Andreas Whittam Smith: Beethoven, Barenboim, and a moment of magic
Among the countless thrilling experiences that classical music provides, there are two sets of performances that are always special. You may wait for years for either of them to come round. Very fortunately, however, London has provided both in the past six months.
Last autumn the Royal Opera House staged the four operas that comprise Wagner's "Ring Cycle" – Das Rheingold, Die Walkure, Siegfried and Gotterdammerung, with just a day or two between the performances. And as each lasts some four to five hours, one hurries to the Opera House during the afternoon for a five o'clock start. How strange, you think. Other people are still at work and I am going to Wagner.
Then, yesterday afternoon at the Royal Festival Hall, the second of these great musical events was completed. Daniel Barenboim gave his eighth and final recital of Beethoven's 32 piano sonatas. He has mixed early, middle and late period works in each concert, so that yesterday he performed the opus 7, written in 1797 when the composer was 27, as well as opus 111, the last in the series, finished shortly before Beethoven began work on the Ninth Symphony 25 years later.
Again, there was a huge sense of occasion. As with the "Ring Cycle", every seat was taken as soon as they went on sale. The Festival Hall had even provided 150 extra places on the platform itself. As a result, Barenboim has appeared more like a boxer in a ring, with the spectators bearing down on him, than the usual aloof pianist sitting at a piano set on the broad expanse of a stage that normally accommodates a full orchestra. The applause he received as he came on to play was more than most artists receive at the end of a superb performance.
This is because we knew, before a single note was struck, that we were in the presence of a great man. Not only is Barenboim one of the best two or three pianists in the world, he is also a distinguished conductor. He has conducted the aforementioned "Ring Cycle" at Bayreuth. Moreover, as a Jew he has insisted on playing Wagner in Israel because, "I don't see how you can really understand Mahler and Schoenberg if you don't know your Wagner". Even more boldly, in partnership with the late Edward Said, the Palestinian-Arab scholar, he set up the West-Eastern Divan Orchestra. At each desk, an Arab is placed next to an Israeli. After a concert in Ramallah, Barenboim said: "Either we all kill each other, or we share what there is to share."

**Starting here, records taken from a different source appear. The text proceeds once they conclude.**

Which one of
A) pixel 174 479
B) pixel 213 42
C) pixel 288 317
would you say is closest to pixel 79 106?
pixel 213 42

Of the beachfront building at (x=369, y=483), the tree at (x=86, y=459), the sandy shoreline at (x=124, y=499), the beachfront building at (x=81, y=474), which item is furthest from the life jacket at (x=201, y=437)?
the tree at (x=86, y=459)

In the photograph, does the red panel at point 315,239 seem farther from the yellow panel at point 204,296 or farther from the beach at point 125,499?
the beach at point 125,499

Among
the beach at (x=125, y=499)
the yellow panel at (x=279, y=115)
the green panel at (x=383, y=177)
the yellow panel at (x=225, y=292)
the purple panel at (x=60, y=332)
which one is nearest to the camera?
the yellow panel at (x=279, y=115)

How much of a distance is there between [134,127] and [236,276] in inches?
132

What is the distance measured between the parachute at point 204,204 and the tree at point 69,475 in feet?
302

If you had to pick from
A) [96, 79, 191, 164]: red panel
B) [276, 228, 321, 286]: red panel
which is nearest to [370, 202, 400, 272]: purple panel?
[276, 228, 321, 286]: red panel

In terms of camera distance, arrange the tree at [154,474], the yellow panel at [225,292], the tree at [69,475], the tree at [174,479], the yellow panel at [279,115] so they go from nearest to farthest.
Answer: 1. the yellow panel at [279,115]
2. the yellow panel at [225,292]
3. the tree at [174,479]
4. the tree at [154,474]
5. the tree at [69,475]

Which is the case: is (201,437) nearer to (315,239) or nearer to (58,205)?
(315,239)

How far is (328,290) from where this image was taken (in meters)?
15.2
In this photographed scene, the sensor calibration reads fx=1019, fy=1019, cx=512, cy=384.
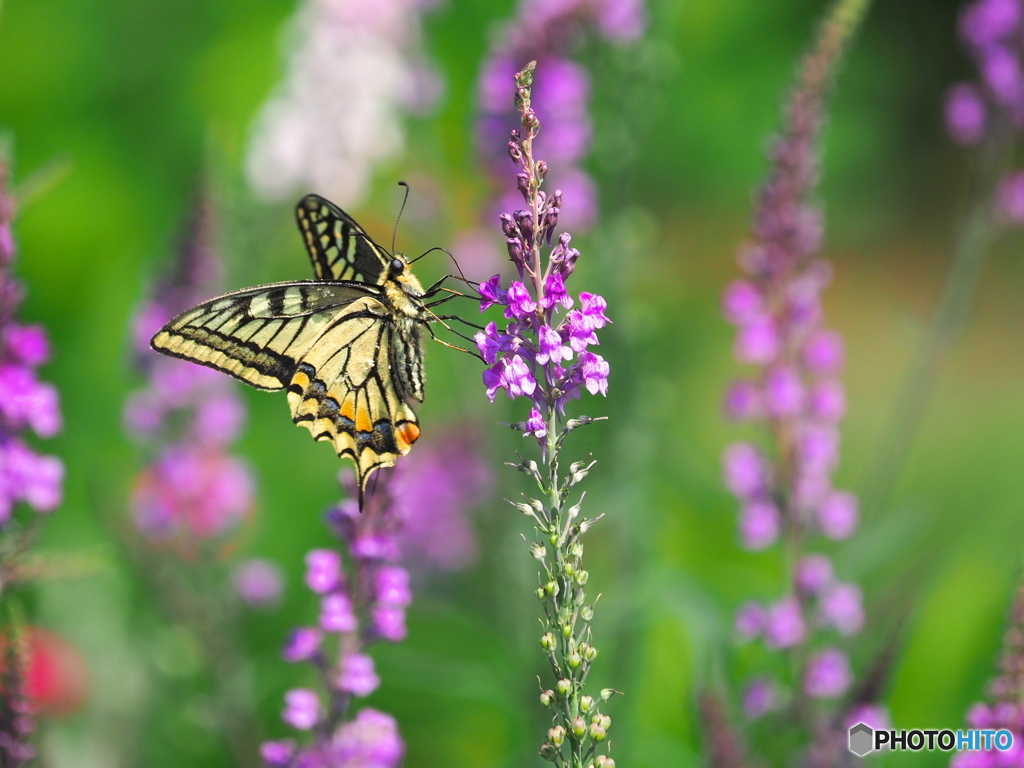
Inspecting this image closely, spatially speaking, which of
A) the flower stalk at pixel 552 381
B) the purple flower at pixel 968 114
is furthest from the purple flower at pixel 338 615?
the purple flower at pixel 968 114

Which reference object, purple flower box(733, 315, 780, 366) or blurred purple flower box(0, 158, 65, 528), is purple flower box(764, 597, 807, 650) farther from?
blurred purple flower box(0, 158, 65, 528)

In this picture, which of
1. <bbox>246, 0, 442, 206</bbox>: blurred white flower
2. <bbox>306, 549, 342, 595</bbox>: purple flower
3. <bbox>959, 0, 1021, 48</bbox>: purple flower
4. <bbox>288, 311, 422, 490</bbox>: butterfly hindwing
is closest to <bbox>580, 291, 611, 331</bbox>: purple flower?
<bbox>288, 311, 422, 490</bbox>: butterfly hindwing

But it wasn't just the crowds, the wild applause and Barenboim's achievements that made the occasion at the Festival Hall. The "32" are the touchstone of a pianist's ability. Not only do they contain fiendishly difficult passages but they have that timeless quality that all great art possesses. Equally remarkable, there yet remains the odd movement here and there which the amateur pianist can tackle. The result is that the audience tends to know and love the work with a rare intensity.

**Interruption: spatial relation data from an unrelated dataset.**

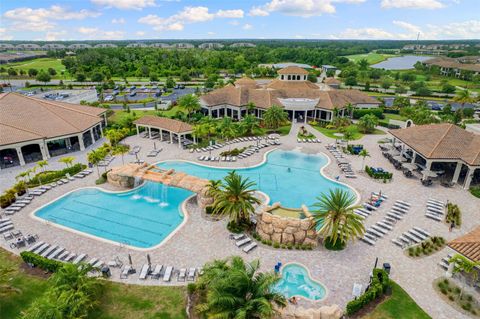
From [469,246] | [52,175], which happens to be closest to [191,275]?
[469,246]

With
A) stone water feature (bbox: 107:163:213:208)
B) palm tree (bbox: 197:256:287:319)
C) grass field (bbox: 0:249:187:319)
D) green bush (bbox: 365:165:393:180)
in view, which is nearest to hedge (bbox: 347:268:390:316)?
palm tree (bbox: 197:256:287:319)

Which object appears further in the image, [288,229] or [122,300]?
[288,229]

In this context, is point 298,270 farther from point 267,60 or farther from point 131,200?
point 267,60

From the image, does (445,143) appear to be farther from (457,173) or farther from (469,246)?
(469,246)

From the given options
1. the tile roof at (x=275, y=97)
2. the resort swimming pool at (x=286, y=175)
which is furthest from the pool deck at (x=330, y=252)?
the tile roof at (x=275, y=97)

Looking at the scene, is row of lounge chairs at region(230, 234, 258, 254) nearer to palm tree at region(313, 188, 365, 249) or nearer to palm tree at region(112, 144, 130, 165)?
palm tree at region(313, 188, 365, 249)

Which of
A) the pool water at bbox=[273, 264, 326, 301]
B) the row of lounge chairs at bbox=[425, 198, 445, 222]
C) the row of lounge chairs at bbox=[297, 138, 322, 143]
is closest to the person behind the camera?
the pool water at bbox=[273, 264, 326, 301]
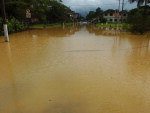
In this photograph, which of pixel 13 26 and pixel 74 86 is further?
pixel 13 26

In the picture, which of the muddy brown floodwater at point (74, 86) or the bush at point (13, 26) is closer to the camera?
the muddy brown floodwater at point (74, 86)

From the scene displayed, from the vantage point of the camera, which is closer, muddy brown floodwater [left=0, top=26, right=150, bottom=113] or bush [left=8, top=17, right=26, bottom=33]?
muddy brown floodwater [left=0, top=26, right=150, bottom=113]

Both the Wagner and the Beethoven provided challenges for the music lover. A single phrase I had read haunted me throughout the "Ring Cycle": "What at first may seem to be a disjointed accumulation of broken musical fragments becomes with familiarity a huge unbroken span from the opening notes to the final chord." If only I could have kept that great conception entire and in one piece in my head as I listened.
And then with the 32 sonatas, there is the familiar notion that they represent, as Barenboim has said, the most complete creative diary ever kept by a composer. Yes, so long as one does not try to connect what one hears with specific events in Beethoven's life. I don't think you can really find his friendships in them even though individual sonatas are dedicated to various friends and supporters. You certainly cannot find the anguish that his deafness inflicted on him, even though from his late 20s onwards he was complaining that his ears continued "to hum and buzz all day".
Yet, as I hurried off to the last recital yesterday, how could I not think of all that I know about Beethoven – and Daniel Barenboim – as the tumultuous opus 111 begins, with its urgency, its startling variations in volume, its passages that hark back to the style which Beethoven knew in his youth, its fugal elements that go back even further still, its force that carries the punch of an entire symphony orchestra, and its questioning, wistful passages as well as its supreme self-confidence.
In gratitude to Beethoven-Barenboim, now become one artistic personality, we rose to our feet at the end, clapped and cheered and asked for more. But Barenboim had done enough. There really was nothing to add.